Like an all-you-can-eat deal, Berliner's patients can visit as often as they'd like without an appointment for checkups, X-rays, lab tests and even minor surgery.

These types of medical offices, often called boutique clinics or concierge medicine, have been offering flat fee care for years to affluent patients willing to pay thousands of dollars in annual fees for the ability to walk in to a doctor's office whenever they'd like. But Dawsonville is no metropolis or well-to-do suburb. It's instead a hilly rural outpost an hour north of Atlanta — an underserved community where Berliner says reliable healthcare is needed most.

He and co-founder Dr. Dan Francis hope their clinic, which is soon expanding to a half-dozen locations throughout north Georgia, will start a trend in rural America.

By offering affordable health- care to the masses — not just the elite — they say they are helping cut hospitalization rates and providing the neediest with at least a partial answer to their insurance woes.

"It's not a difficult calculation," says Berliner, taking a brief break from his schedule to talk in a vacant examination room. "The average person takes four visits to the doctor each year. Two thousand people represent 8,000 visits. That's one million bucks. You can completely run this clinic with that money and still handle the walk-ins."

The boutique trend started in the Seattle area, where the MD2 clinic charges more than $10,000 a year for home-delivered prescriptions, immaculate offices and personalized robes and slippers. Since the clinic opened in 1996, different forms of the care have sprung up across the country.

"There's not one way to do it. We're all trying to provide better and more accessible care to patients," said Dr. Douglas Tilt, who opened up the Camellia Medical Group on the campus of the University of Alabama-Birmingham in 2003.

Tilt's clinic has 212 patients — many of the school's biggest donors — who pay an annual fee of $3,000 for care that includes 24-hour access to a doctor who makes house calls.

While some urban doctors have jumped at the chance to make more money while seeing fewer patients, as boutique doctors often attest, Berliner says few rural physicians have approached him about following his lead.

Some patients are slow to sign up, too.

His Dawsonville clinic has 500 patients on the flat-rate plan but can take 2,000. The docs can't handle all cases, such as the patient who chainsawed his hand while clearing debris in the aftermath of a particularly brutal storm. Emergencies like that and major surgeries are referred to a hospital.

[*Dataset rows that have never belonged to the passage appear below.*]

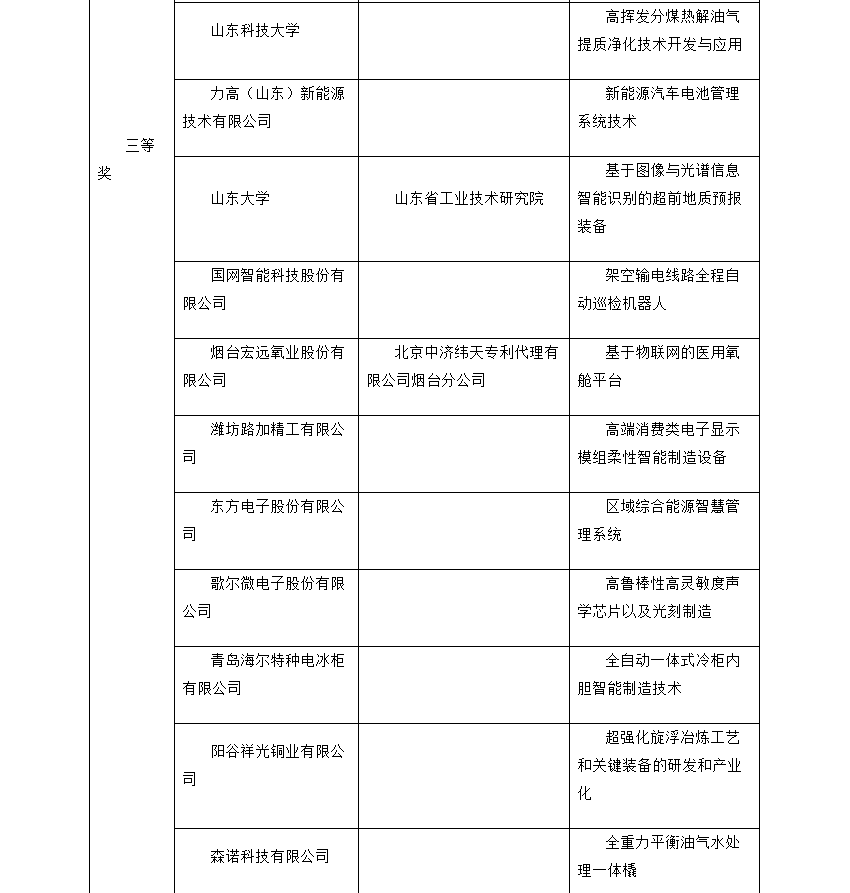 | 三等奖 | 山东科技大学 | | 高挥发分煤热解油气提质净化技术开发与应用 |
|---|---|---|---|
| | 力高（山东）新能源技术有限公司 | | 新能源汽车电池管理系统技术 |
| | 山东大学 | 山东省工业技术研究院 | 基于图像与光谱信息智能识别的超前地质预报装备 |
| | 国网智能科技股份有限公司 | | 架空输电线路全程自动巡检机器人 |
| | 烟台宏远氧业股份有限公司 | 北京中济纬天专利代理有限公司烟台分公司 | 基于物联网的医用氧舱平台 |
| | 潍坊路加精工有限公司 | | 高端消费类电子显示模组柔性智能制造设备 |
| | 东方电子股份有限公司 | | 区域综合能源智慧管理系统 |
| | 歌尔微电子股份有限公司 | | 高鲁棒性高灵敏度声学芯片以及光刻制造 |
| | 青岛海尔特种电冰柜有限公司 | | 全自动一体式冷柜内胆智能制造技术 |
| | 阳谷祥光铜业有限公司 | | 超强化旋浮冶炼工艺和关键装备的研发和产业化 |
| | 森诺科技有限公司 | | 全重力平衡油气水处理一体橇 |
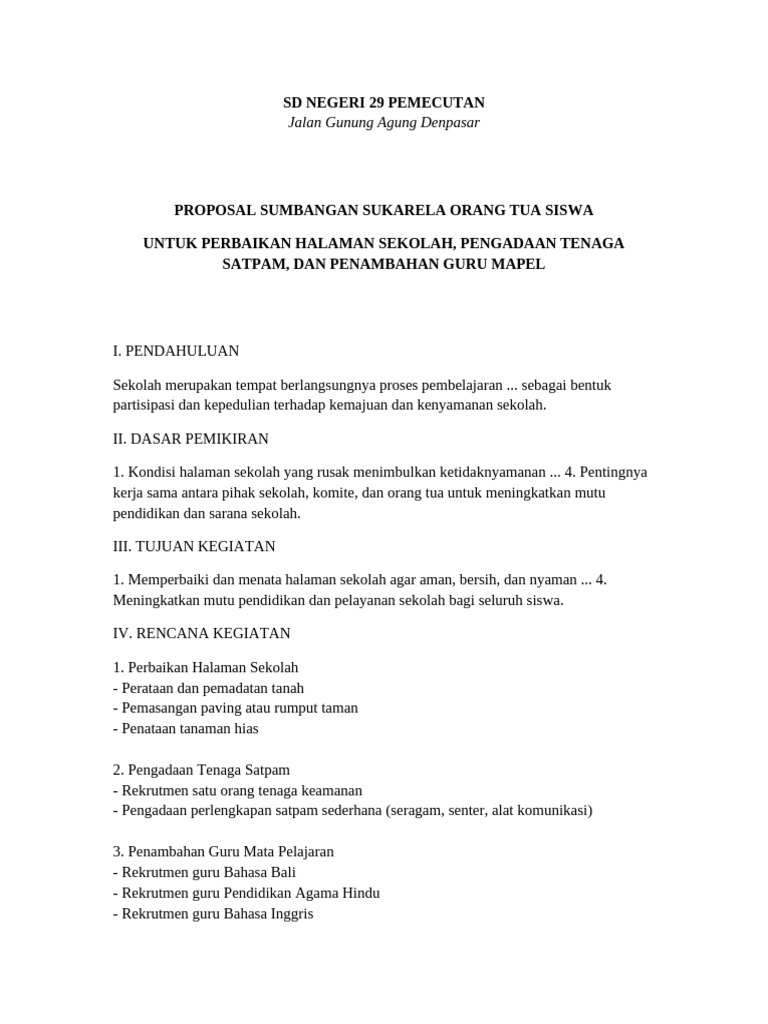 SD NEGERI 29 PEMECUTAN
Jalan Gunung Agung Denpasar

PROPOSAL SUMBANGAN SUKARELA ORANG TUA SISWA

UNTUK PERBAIKAN HALAMAN SEKOLAH, PENGADAAN TENAGA SATPAM, DAN PENAMBAHAN GURU MAPEL

I. PENDAHULUAN

Sekolah merupakan tempat berlangsungnya proses pembelajaran ... sebagai bentuk partisipasi dan kepedulian terhadap kemajuan dan kenyamanan sekolah.

II. DASAR PEMIKIRAN

1. Kondisi halaman sekolah yang rusak menimbulkan ketidaknyamanan ... 4. Pentingnya kerja sama antara pihak sekolah, komite, dan orang tua untuk meningkatkan mutu pendidikan dan sarana sekolah.

III. TUJUAN KEGIATAN

1. Memperbaiki dan menata halaman sekolah agar aman, bersih, dan nyaman ... 4. Meningkatkan mutu pendidikan dan pelayanan sekolah bagi seluruh siswa.

IV. RENCANA KEGIATAN

1. Perbaikan Halaman Sekolah
- Perataan dan pemadatan tanah
- Pemasangan paving atau rumput taman
- Penataan tanaman hias

2. Pengadaan Tenaga Satpam
- Rekrutmen satu orang tenaga keamanan
- Pengadaan perlengkapan satpam sederhana (seragam, senter, alat komunikasi)

3. Penambahan Guru Mata Pelajaran
- Rekrutmen guru Bahasa Bali
- Rekrutmen guru Pendidikan Agama Hindu
- Rekrutmen guru Bahasa Inggris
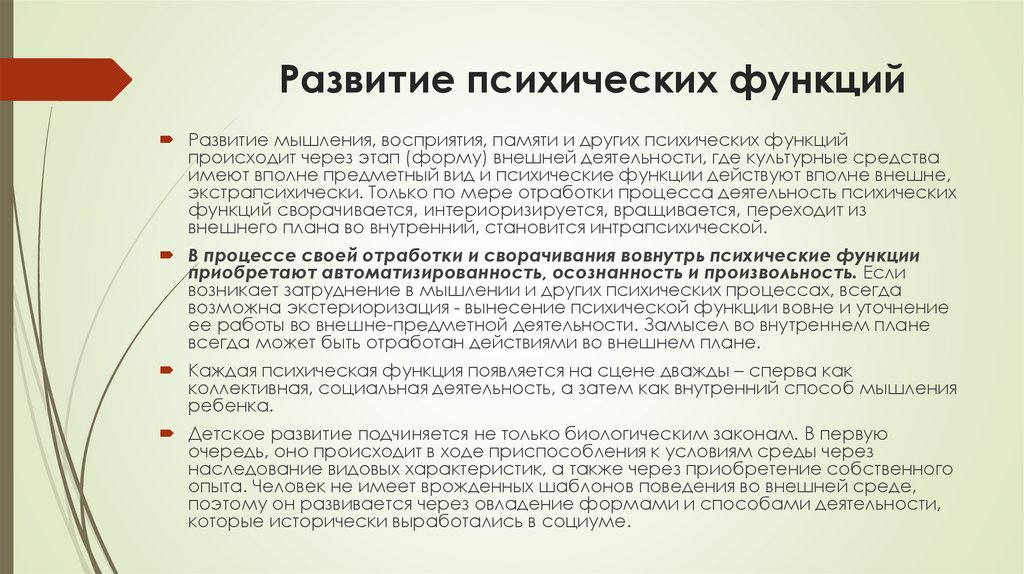 Развитие психических функций

Развитие мышления, восприятия, памяти и других психических функций происходит через этап (форму) внешней деятельности, где культурные средства имеют вполне предметный вид и психические функции действуют вполне внешне, экстрапсихически. Только по мере отработки процесса деятельность психических функций сворачивается, интериоризируется, вращивается, переходит из внешнего плана во внутренний, становится интрапсихической.

В процессе своей отработки и сворачивания вовнутрь психические функции приобретают автоматизированность, осознанность и произвольность. Если возникает затруднение в мышлении и других психических процессах, всегда возможна экстериоризация - вынесение психической функции вовне и уточнение ее работы во внешне-предметной деятельности. Замысел во внутреннем плане всегда может быть отработан действиями во внешнем плане.

Каждая психическая функция появляется на сцене дважды – сперва как коллективная, социальная деятельность, а затем как внутренний способ мышления ребенка.

Детское развитие подчиняется не только биологическим законам. В первую очередь, оно происходит в ходе приспособления к условиям среды через наследование видовых характеристик, а также через приобретение собственного опыта. Человек не имеет врожденных шаблонов поведения во внешней среде, поэтому он развивается через овладение формами и способами деятельности, которые исторически выработались в социуме.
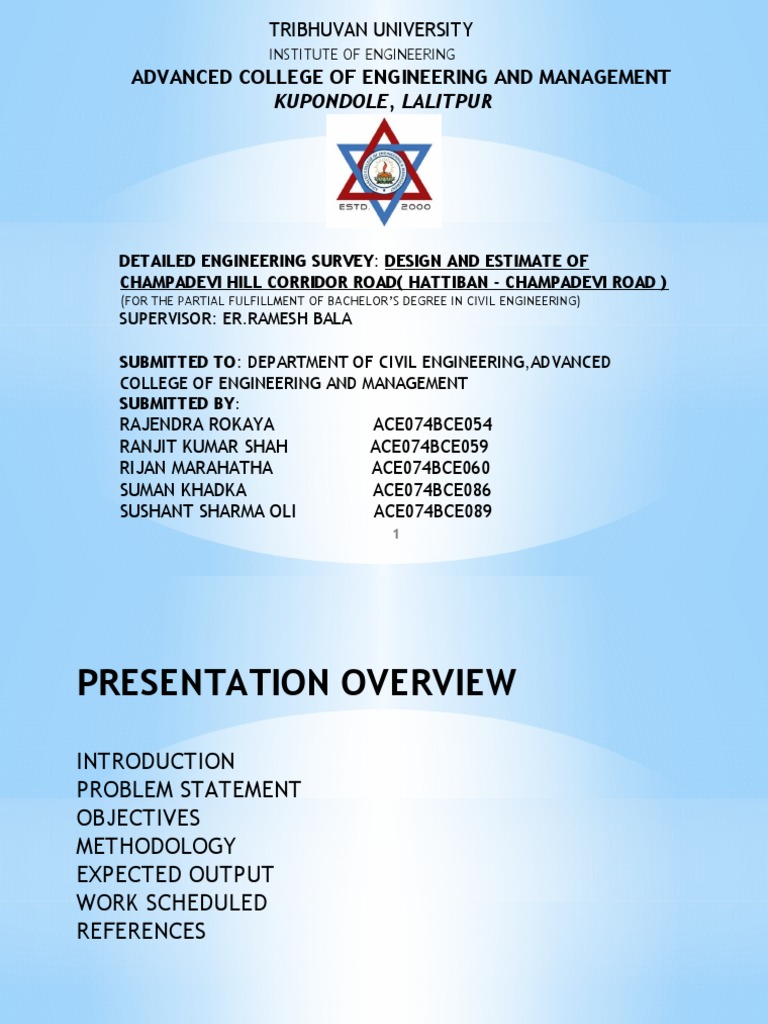 TRIBHUVAN UNIVERSITY
INSTITUTE OF ENGINEERING
ADVANCED COLLEGE OF ENGINEERING AND MANAGEMENT
KUPONDOLE, LALITPUR

ESTD 2000

DETAILED ENGINEERING SURVEY: DESIGN AND ESTIMATE OF CHAMPADEVI HILL CORRIDOR ROAD( HATTIBAN - CHAMPADEVI ROAD )
(FOR THE PARTIAL FULFILLMENT OF BACHELOR'S DEGREE IN CIVIL ENGINEERING)
SUPERVISOR: ER.RAMESH BALA

SUBMITTED TO: DEPARTMENT OF CIVIL ENGINEERING,ADVANCED COLLEGE OF ENGINEERING AND MANAGEMENT
SUBMITTED BY:
RAJENDRA ROKAYA ACE074BCE054
RANJIT KUMAR SHAH ACE074BCE059
RIJAN MARAHATHA ACE074BCE060
SUMAN KHADKA ACE074BCE086
SUSHANT SHARMA OLI ACE074BCE089
1

PRESENTATION OVERVIEW

INTRODUCTION
PROBLEM STATEMENT
OBJECTIVES
METHODOLOGY
EXPECTED OUTPUT
WORK SCHEDULED
REFERENCES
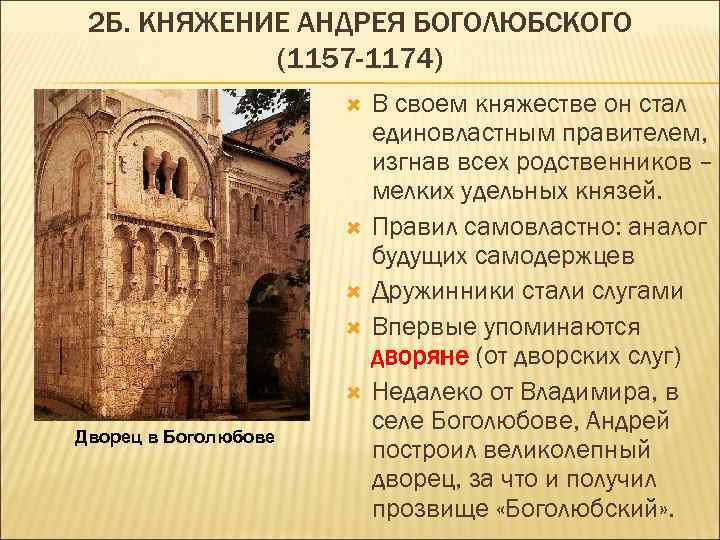 2Б. КНЯЖЕНИЕ АНДРЕЯ БОГОЛЮБСКОГО (1157-1174)

Дворец в Боголюбове

В своем княжестве он стал единовластным правителем, изгнав всех родственников – мелких удельных князей.

Правил самовластно: аналог будущих самодержцев

Дружинники стали слугами

Впервые упоминаются дворяне (от дворских слуг)

Недалеко от Владимира, в селе Боголюбове, Андрей построил великолепный дворец, за что и получил прозвище «Боголюбский».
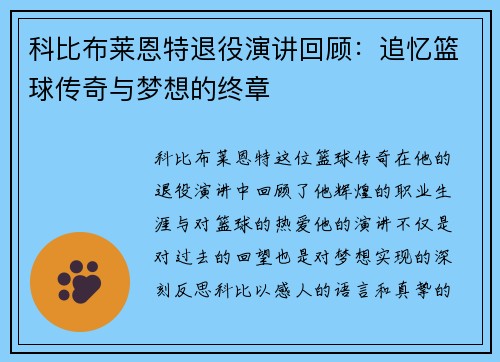 科比布莱恩特退役演讲回顾：追忆篮球传奇与梦想的终章

科比布莱恩特这位篮球传奇在他的退役演讲中回顾了他辉煌的职业生涯与对篮球的热爱他的演讲不仅是对过去的回望也是对梦想实现的深刻反思科比以感人的语言和真挚的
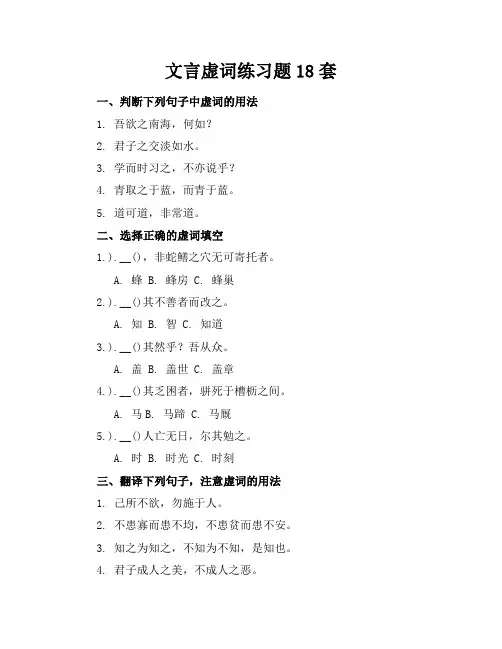 文言虚词练习题 18 套

一、判断下列句子中虚词的用法

1. 吾欲之南海，何如？

2. 君子之交淡如水。

3. 学而时习之，不亦说乎？

4. 青取之于蓝，而青于蓝。

5. 道可道，非常道。

二、选择正确的虚词填空

1.）. __()，非蛇鳝之穴无可寄托者。

A. 蜂 B. 蜂房 C. 蜂巢

2.）. __()其不善者而改之。

A. 知 B. 智 C. 知道

3.）. __()其然乎？吾从众。

A. 盖 B. 盖世 C. 盖章

4.）. __()其乏困者，骈死于槽枥之间。

A. 马 B. 马蹄 C. 马厩

5.）. __()人亡无日，尔其勉之。

A. 时 B. 时光 C. 时刻

三、翻译下列句子，注意虚词的用法

1. 己所不欲，勿施于人。

2. 不患寡而患不均，不患贫而患不安。

3. 知之为知之，不知为不知，是知也。

4. 君子成人之美，不成人之恶。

Many of the patients also have health insurance or are covered by Medicare to cover costs of any medical treatment beyond the clinic. Some of the insured patients have opted for the boutique clinic approach to avoid having to hassle with the bureaucracy of insurance companies.

However, a few patients also have tried to game the clinic's system, visiting a few times each month until Berliner has to warn them not to abuse their service. Berliner said no one has abused the system again after receiving a warning.